- _Texte fourni_:
┌──

Selon sa propre explication, Tshilombo a été surpris par la présence en personne de Paul Kagamé au forum de Bruxelles. Instantanément, il a eu l’inspiration de l’interpeller directement. Il a alors mis de côté le texte officiel de son discours prévu, appelant à des sanctions contre le Rwanda, pour inviter Kagamé à une « Paix des braves ». D’aucuns estiment que cette main tendue de Tshisekedi a été perçue comme un geste fort d’ouverture et de recherche de dialogue. Elle a contribué, dans l’immédiat, à réduire les tensions perceptibles entre les deux États, envoyant un signal positif à la communauté internationale et aux partenaires régionaux. La forte couverture médiatique de l’événement a mis la pression sur les deux parties pour qu’elles concrétisent ce geste par des actes. Plusieurs chancelleries occidentales ont cherché à soutenir l’élan en exprimant leur soutien à la démarche de Tshisekedi, tout en appelant à la vigilance et à la poursuite des efforts diplomatiques. Parmi les chancelleries occidentales, l’ambassade de France à Kinshasa a salué publiquement la main tendue de Félix Tshisekedi, soulignant l’importance du dialogue pour la stabilité régionale. De même, les États-Unis, par le biais de leur ambassadeur, ont exprimé leur soutien à toute initiative visant à instaurer une paix durable dans la région des Grands Lacs. Enfin, l’Union européenne a appelé l’ensemble des parties à poursuivre sur la voie du dialogue, tout en rappelant la nécessité d’un engagement concret sur le terrain.
Cependant, es réponses, du côté rwandais ont été, dans l'ensemble, négatives et critiques. Kagamé et son ministre des Affaires étrangères ont dénoncé une "comédie politique ridicule", réaffirmant que l'escalade était la faute de la RDC et que la désescalade reposait sur Kinshasa ; notamment par la neutralisation des Forces démocratiques de libération du Rwanda (FDLR) et le respect des accords existants (processus de Luanda et de Nairobi/Doha). De même, les réactions ont été sensiblement mitigées au sein de l’opinion publique congolaise. Certains ont salué le courage politique du président, y ont vu un coup de maître diplomatique, désignant l'agresseur tout en offrant la paix, plaçant ainsi la RDC dans une posture de dignité. D'autres ont exprimé des craintes, y voyant une possible posture de faiblesse ou une tentative de contourner la pression pour des sanctions.
Face aux ombrageuses divergences d’interprétation, Tshisekedi a ressenti le besoin de clarification. D’où sa démarche devant la diaspora congolaise de Belgique. Dans la causerie, qu’il lui a accordée, il a insisté sur le fait que sa main tendue à Kagamé n'était pas un signe de faiblesse ; mais une façon de prendre le monde à témoin et de prouver la volonté de paix de la RDC, tout en désignant explicitement le Rwanda comme l'acteur central du conflit.
En somme, cette improvisation a tourné court ; parce que, in fine, son discours a pris les allures d’une supplique diplomatique. Loin d’un appel à la paix, ce fut une véritable proclamation de reddition sans combat en règle. La dégaine ayant déconcerté certains alliés, aussi bien internes qu’internationaux et régionaux, à l’instar du Burundi, seule une démarche politique inclusive et holistique pourra désormais permettre de sortir de l’impasse. Car, nombreux Congolais, y ont vu une forme de capitulation ou d’abandon des intérêts nationaux ; surtout, au regard des exactions si graves attribuées au Rwanda sur le territoire congolais depuis plus de trois décennies, sans le moindre répit...

└──

- _Extrait des données_:

┌──

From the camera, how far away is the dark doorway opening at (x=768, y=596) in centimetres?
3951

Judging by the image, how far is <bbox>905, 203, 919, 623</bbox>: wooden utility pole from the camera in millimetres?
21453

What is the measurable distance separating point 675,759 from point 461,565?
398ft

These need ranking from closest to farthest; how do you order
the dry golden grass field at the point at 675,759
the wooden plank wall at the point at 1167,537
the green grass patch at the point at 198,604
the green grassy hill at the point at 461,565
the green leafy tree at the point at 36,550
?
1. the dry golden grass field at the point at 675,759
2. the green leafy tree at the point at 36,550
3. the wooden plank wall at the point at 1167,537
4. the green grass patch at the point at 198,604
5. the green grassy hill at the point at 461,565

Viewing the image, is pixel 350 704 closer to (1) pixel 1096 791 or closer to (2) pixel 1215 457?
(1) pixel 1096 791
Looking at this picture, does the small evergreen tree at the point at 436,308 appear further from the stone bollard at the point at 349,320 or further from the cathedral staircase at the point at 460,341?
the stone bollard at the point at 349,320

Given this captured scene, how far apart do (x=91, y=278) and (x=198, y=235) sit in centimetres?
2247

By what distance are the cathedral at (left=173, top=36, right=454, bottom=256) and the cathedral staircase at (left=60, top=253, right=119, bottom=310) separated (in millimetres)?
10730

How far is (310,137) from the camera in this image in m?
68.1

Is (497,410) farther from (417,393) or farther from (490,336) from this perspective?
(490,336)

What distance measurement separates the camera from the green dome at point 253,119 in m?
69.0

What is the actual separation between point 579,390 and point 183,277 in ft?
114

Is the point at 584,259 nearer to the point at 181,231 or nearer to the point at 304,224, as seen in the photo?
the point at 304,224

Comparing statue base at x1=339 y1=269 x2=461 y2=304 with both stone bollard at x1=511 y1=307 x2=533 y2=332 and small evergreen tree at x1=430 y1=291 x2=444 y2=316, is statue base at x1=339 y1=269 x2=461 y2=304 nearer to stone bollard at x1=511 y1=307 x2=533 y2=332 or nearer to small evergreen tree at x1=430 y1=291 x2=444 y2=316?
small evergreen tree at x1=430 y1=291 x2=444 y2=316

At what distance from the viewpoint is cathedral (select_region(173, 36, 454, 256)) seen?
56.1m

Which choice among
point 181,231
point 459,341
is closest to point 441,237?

└──

- _Objectif A_:
Répondez à ces questions d'après le texte sur la main tendue de Tshisekedi à Kagamé :
(i) Qu'a mis de côté Tshisekedi pour inviter Kagamé à une « Paix des braves » ?
(ii) Par quelle expression Kagamé et son ministre des Affaires étrangères ont-ils dénoncé ce geste ?
(iii) Devant qui Tshisekedi a-t-il cherché à clarifier sa démarche ?
- _Objectif B_: Reprenez le texte sur la main tendue de Tshisekedi à Kagamé juste après sa dernière phrase.

- _Réponse A_:
(i) Le texte officiel de son discours prévu, qui appelait à des sanctions contre le Rwanda.
(ii) Une « comédie politique ridicule ».
(iii) Devant la diaspora congolaise de Belgique.

- _Réponse B_:
L’échec stratégique et militaire
Pendant que Tshilombo parlait, l’AFC/M23 progressait sur le terrain militaire. Plusieurs nouvelles localités ne cessent de tomber dans son escarcelle à l’Est du Congo. Mal équipée, mal préparée, mal dirigée, l’armée congolaise recule constamment face à la démonstration de puissance affichée par l’AFC/M23. Jadis, Tshisekedi promettait de toucher Kigali à la moindre escarmouche. Mais il n’a jamais rien touché sur le sol rwandais ; même pas un moindre carré vide. Il a donc été inévitable, et cela va de soi, que sa sortie diplomatique contradictoire de Bruxelles déclenche l’ire et le rire au Congo. Elle a sorti l’opposition politique de son hibernation et risque d’avoir un vif et durable impact sur l'évolution de la situation au Congo ainsi que sur les processus régionaux de restauration de la paix. Face aux enjeux de politique intérieure, une partie de la classe politique et de la société civile a saisi la balle au bond pour accuser Tshisekedi de faiblesse et de compromission face à Kagamé.
De même, l'absence de réponse positive immédiate de Kigali et la passe d'armes verbale qui a suivi l’interpellation confirment la profondeur et la vitalité de la suspicion entre les deux capitales et, réciproquement, le blocage induit des processus régionaux de paix existants. Le retrait du M23, exigence fondamentale de Kinshasa, semble inimaginable dans la conjoncture actuelle. La persistance de l'impasse diplomatique et le durcissement d’une rhétorique de tension confortent, en l'absence d’avancée significative, les positions maximalistes et augmenter le risque d'une nouvelle escalade militaire au front. Le risque de marginaliser ou de complexifier la poursuite des mécanismes de paix déjà en place, celui de Washington, de Doha ou de Luanda, s’est considérablement accru. Alors que l'absence de plaidoyer direct pour des sanctions s’apparentait à un geste d'apaisement et qu’en désignant nommément le Rwanda et en lui demandant publiquement d'ordonner le retrait du M23, Tshisekedi espérait intimider avec l’appui de la communauté internationale, il semble désormais orienté vers un durcissement de positions.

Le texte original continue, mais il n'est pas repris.